Directions
Give a verbatim repeat of the lines that run from the line containing "How far away" to the end of the data below.

::: Source material :::

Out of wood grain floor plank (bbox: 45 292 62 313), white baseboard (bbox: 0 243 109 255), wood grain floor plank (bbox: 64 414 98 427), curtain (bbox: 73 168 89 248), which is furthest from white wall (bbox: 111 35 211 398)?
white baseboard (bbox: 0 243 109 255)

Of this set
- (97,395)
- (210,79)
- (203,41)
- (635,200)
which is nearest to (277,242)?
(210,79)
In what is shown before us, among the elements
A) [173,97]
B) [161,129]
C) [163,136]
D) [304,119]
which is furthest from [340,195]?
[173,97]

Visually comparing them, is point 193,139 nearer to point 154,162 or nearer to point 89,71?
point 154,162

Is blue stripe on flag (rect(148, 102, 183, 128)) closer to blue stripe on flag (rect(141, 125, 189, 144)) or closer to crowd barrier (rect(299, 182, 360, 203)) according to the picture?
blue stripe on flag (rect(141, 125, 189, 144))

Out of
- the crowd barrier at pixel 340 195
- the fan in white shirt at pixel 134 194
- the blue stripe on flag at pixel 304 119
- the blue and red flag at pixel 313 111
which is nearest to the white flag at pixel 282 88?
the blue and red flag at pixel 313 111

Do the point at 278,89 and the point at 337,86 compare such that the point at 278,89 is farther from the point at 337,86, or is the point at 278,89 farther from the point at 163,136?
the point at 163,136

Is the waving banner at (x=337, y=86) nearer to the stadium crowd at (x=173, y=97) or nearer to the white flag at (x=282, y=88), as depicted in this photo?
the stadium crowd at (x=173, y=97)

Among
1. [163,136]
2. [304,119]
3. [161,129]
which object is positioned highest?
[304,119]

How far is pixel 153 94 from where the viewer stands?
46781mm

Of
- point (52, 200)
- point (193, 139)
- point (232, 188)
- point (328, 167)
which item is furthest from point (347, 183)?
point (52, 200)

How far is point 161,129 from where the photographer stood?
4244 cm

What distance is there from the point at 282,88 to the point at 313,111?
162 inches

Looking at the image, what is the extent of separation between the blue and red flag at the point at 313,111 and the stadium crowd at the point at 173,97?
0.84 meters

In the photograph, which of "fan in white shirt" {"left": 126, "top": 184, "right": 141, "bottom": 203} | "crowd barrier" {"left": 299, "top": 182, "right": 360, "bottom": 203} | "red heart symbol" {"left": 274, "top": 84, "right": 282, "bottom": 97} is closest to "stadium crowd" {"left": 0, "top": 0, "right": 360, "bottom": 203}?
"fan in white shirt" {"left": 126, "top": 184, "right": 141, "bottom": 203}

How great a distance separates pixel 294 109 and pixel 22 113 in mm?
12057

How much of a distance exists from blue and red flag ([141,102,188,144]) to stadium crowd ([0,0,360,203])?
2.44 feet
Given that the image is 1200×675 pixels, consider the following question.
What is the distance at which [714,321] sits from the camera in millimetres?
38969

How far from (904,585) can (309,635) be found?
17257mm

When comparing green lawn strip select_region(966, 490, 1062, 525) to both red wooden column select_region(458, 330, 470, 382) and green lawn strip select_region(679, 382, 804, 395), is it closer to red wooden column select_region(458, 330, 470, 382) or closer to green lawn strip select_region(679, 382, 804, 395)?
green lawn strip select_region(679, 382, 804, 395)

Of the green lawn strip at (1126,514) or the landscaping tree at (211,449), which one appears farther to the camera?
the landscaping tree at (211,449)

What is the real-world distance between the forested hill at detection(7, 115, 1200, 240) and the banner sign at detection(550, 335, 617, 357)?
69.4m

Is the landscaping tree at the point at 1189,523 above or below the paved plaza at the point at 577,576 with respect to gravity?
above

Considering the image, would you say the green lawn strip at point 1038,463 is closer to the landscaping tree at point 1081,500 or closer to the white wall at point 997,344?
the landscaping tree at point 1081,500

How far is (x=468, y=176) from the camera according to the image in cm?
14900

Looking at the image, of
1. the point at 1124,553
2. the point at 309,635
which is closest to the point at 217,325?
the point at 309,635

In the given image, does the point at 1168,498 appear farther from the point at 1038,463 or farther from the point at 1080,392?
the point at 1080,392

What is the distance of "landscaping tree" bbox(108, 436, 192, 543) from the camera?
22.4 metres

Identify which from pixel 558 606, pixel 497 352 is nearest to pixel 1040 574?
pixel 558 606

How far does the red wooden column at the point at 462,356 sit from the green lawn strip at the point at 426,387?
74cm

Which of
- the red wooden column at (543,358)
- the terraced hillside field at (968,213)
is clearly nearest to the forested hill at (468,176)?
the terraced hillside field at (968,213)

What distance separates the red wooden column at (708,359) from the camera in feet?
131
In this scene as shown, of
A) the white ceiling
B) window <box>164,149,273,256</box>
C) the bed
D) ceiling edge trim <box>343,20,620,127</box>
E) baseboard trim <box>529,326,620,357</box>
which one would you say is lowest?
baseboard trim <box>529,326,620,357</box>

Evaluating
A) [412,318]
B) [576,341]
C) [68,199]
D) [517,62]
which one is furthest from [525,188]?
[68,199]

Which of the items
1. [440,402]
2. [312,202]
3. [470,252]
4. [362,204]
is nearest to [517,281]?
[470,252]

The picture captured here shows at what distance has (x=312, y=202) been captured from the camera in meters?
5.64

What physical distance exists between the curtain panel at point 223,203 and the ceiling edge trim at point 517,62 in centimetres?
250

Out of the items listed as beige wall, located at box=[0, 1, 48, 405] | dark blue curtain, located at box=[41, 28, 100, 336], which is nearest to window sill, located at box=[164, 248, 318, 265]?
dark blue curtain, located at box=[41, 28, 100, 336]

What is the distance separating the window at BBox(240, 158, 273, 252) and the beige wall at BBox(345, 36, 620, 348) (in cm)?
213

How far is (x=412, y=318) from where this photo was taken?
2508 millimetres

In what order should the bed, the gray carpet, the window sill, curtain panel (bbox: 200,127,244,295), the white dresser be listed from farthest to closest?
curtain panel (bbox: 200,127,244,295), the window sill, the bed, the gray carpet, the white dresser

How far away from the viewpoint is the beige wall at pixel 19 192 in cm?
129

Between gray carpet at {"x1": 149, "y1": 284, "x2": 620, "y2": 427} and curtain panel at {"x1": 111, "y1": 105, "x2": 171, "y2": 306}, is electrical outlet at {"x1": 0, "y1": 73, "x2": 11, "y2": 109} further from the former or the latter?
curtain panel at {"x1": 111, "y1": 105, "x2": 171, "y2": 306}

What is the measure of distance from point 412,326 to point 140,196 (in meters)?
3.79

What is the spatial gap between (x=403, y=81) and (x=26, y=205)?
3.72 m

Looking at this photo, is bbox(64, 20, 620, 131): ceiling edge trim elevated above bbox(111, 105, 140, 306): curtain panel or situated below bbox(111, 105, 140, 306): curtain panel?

:::

Response
How far away from the viewpoint is the beige wall at pixel 19 192 in cm?
129

Between gray carpet at {"x1": 149, "y1": 284, "x2": 620, "y2": 427} and curtain panel at {"x1": 111, "y1": 105, "x2": 171, "y2": 306}, is electrical outlet at {"x1": 0, "y1": 73, "x2": 11, "y2": 109} further from the former or the latter?
curtain panel at {"x1": 111, "y1": 105, "x2": 171, "y2": 306}

What is the measure of distance from point 412,326 to point 140,196 (in meters)?
3.79

What is the spatial gap between (x=403, y=81) and (x=26, y=205)?
3.72 m

Looking at this photo, is bbox(64, 20, 620, 131): ceiling edge trim elevated above bbox(111, 105, 140, 306): curtain panel or situated below bbox(111, 105, 140, 306): curtain panel?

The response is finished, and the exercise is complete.